果たして、シンカパワーによってアンタップした《未来王龍 モモキングJO》の上に進化されるカードは...
「よし。」
声の主は◆ドラ焼き。
《禁断のモモキングダム》に進化しつつナツメの最後のシールドをブレイクし、大事な一本目の勝利を収めた。
抗いようのない先攻3ターンキルを喰らってしまったナツメは、「...引き強くね?」と一言残し、すぐさま二本目の対戦準備に向かう。
Game2
先攻:ナツメ先攻のナツメは《怒りの影ブラック・フェザー》をマナチャージ。
この動きは、多色のカードが多く採用されている【モモキングダム退化】にとっては、決して望ましいマナチャージではないだろう。
あまり手札が芳しくない様子を浮かべるも、先攻の利を活かした攻めを期待してターンを渡す。
返しの◆ドラ焼きは、《禁断のモモキングダム》をマナチャージしてターン終了。
ナツメとは対照的に、理想のマナチャージに成功する。
《バッドドッグ・マニアクス》、《怒りの影ブラック・フェザー》、《》といった自壊カードを使う都合上、火と闇の多色カードは一番都合がいいと言える。
続くナツメのターン、ドローの内容に首をかしげつつ、少考した後に《エボリューション・エッグ》チャージから《進化設計図》を発動する。
《禁断英雄 モモキングダムX》、《禁断のモモキングダム》、《アルカディアス・モモキング》を回収するも、理想の動きはできていないナツメ。
本来、《進化設計図》から動くのであれば、このターンは《新世界王の闘気》をマナチャージして、次のターンに《禁断英雄 モモキングダムX》+《》などの動きをチラつかせたいところだった。

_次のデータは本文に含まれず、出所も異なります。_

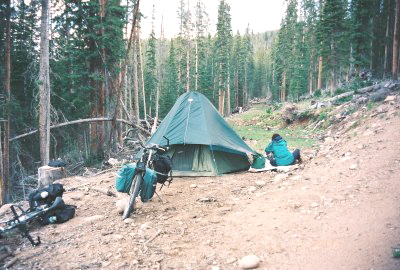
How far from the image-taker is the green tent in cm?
748

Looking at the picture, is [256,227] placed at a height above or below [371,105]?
below

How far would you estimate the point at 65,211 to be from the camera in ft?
16.0

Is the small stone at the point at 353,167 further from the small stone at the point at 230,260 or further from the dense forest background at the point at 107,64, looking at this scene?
the dense forest background at the point at 107,64

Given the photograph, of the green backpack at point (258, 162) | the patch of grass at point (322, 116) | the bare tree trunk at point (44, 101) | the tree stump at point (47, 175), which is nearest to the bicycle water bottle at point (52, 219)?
the tree stump at point (47, 175)

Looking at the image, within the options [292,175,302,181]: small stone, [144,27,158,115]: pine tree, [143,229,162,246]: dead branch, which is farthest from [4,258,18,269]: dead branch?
[144,27,158,115]: pine tree

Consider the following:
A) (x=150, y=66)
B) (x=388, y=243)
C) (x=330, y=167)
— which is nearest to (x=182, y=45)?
(x=150, y=66)

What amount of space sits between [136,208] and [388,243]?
4.00 meters

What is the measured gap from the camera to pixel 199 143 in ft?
23.9

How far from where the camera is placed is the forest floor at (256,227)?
3.04 m

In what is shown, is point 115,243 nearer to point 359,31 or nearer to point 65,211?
point 65,211

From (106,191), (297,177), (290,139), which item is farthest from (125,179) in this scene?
(290,139)

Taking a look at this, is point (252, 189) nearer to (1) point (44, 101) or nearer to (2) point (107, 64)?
(1) point (44, 101)

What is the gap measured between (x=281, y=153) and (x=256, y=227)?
4.14 m

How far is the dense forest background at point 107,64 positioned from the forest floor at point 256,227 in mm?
5821
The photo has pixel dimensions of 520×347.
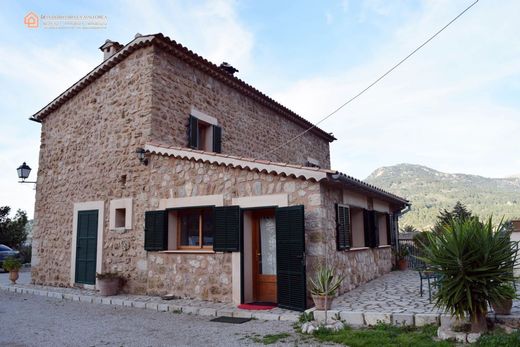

しかしここのマナチャージが《エボリューション・エッグ》だったばかりに、次のターンに退化コンボを決めることができない状態だ。
やや厳しい表情を浮かべつつターンを返すこととなる。
◆ドラ焼きの後攻2ターン目、《新世界王の闘気》をマナチャージして《進化設計図》発動と、一本目と同レベルの強力な動きを通す。
回収こそ《禁断英雄 モモキングダムX》1枚のみだったが、序盤の動きのために一番回収したいカードを手札に加えられたため、最低限の仕事は果たした格好だ。
返すナツメのターンに入ろうとしたところ、先ほど◆ドラ焼きが発動した《進化設計図》が、墓地ではなく誤って手札に加わってしまっているとジャッジより指摘が入る。
◆ドラ焼きもすぐに気が付き、ジャッジの指導のもと正しい状態に復元したものの、やはり◆ドラ焼きは緊張が隠せない様子で、一度深呼吸を挟んでゲームを再開する。
改めてナツメのターンがはじまり、《バッドドッグ・マニアクス》をチャージ。
先ほど回収した《禁断英雄 モモキングダムX》を召喚し、次のターンの勝利を見据えた『チェック』をかける。
ナツメは目に見えた緊張が見られない、いつも通りの雰囲気だ。
ただひたすら勝ちに一番近いルートを選択し、正着を辿り続ける。
ターンさえ返ってくればコンボを決められる。当たり前のことを当たり前にやるのみだ。
そう、ターンさえ返ってくれば。
続く◆ドラ焼きの後攻3ターン目。《新世界王の破壊》をマナチャージし、《禁断英雄 モモキングダムX》を召喚。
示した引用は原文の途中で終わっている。